*** Stored rows ***
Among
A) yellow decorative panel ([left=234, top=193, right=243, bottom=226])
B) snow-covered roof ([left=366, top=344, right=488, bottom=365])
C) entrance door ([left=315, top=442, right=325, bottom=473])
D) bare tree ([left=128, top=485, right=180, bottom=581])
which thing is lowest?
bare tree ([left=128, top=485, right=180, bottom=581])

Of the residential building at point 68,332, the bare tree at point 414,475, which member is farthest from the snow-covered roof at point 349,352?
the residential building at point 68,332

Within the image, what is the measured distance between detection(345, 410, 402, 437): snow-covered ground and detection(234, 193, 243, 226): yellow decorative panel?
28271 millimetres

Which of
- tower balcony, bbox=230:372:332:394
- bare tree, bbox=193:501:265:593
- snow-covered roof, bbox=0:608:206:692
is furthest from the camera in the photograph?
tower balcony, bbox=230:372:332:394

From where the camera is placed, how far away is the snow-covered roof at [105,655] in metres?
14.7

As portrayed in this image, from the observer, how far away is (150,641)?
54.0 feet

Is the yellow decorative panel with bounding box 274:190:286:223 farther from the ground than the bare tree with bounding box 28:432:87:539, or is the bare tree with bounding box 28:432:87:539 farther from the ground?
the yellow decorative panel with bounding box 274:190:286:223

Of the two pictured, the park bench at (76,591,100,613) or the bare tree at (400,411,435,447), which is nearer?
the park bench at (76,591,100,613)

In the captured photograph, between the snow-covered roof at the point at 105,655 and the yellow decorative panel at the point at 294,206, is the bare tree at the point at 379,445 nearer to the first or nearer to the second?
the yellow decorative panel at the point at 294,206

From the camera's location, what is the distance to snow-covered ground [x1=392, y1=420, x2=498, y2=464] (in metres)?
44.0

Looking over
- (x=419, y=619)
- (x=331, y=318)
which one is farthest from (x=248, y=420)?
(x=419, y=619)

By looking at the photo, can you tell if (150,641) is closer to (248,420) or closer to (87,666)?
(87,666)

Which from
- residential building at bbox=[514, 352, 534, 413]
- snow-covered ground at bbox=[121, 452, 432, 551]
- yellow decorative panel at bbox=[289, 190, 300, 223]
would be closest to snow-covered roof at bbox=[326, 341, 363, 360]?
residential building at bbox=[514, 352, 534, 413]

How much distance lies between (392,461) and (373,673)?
***
* _Task details_: Reproduce all the items above, substituting "snowy field" for every occurrence of "snow-covered ground" and leaving everything else unchanged.

* _Task result_:
Among
A) yellow decorative panel ([left=234, top=193, right=243, bottom=226])
B) snow-covered roof ([left=366, top=344, right=488, bottom=365])
C) entrance door ([left=315, top=442, right=325, bottom=473])
D) bare tree ([left=128, top=485, right=180, bottom=581])
which thing is lowest?
bare tree ([left=128, top=485, right=180, bottom=581])

Of the residential building at point 68,332, the bare tree at point 414,475, which member is farthest from the snow-covered roof at point 349,352?
the residential building at point 68,332

Within the image, what is the measured distance between detection(345, 410, 402, 437): snowy field and detection(234, 193, 243, 226): yellow decorative panel?
28271 millimetres

Which of
- tower balcony, bbox=230:372:332:394
- bare tree, bbox=193:501:265:593
- snow-covered roof, bbox=0:608:206:692
is furthest from the camera in the photograph?
tower balcony, bbox=230:372:332:394

From where the camera is placed, how far away is the snow-covered roof at [105,655] in metres?
14.7

As portrayed in this image, from the observer, how far away is (150,641)?
54.0 feet

Is the yellow decorative panel with bounding box 274:190:286:223 farther from the ground than the bare tree with bounding box 28:432:87:539, or is the bare tree with bounding box 28:432:87:539 farther from the ground?
the yellow decorative panel with bounding box 274:190:286:223

Of the two pictured, the park bench at (76,591,100,613) or the bare tree at (400,411,435,447), which is nearer?
the park bench at (76,591,100,613)

In the captured photograph, between the snow-covered roof at the point at 105,655 and the yellow decorative panel at the point at 294,206, is the bare tree at the point at 379,445 nearer to the first or nearer to the second?
the yellow decorative panel at the point at 294,206

From the camera's location, what is the distance to snowy field [x1=392, y1=420, x2=498, y2=464] (in metres)?
44.0

Looking over
- (x=419, y=619)
- (x=331, y=318)
which one is farthest from (x=248, y=420)?
(x=419, y=619)

By looking at the photo, can you tell if (150,641) is closer to (248,420) or closer to (87,666)?
(87,666)

Which from
- residential building at bbox=[514, 352, 534, 413]
- snowy field at bbox=[121, 452, 432, 551]
- yellow decorative panel at bbox=[289, 190, 300, 223]
would be closest to snow-covered roof at bbox=[326, 341, 363, 360]?
residential building at bbox=[514, 352, 534, 413]

How much distance lies between (392,461) and (373,673)?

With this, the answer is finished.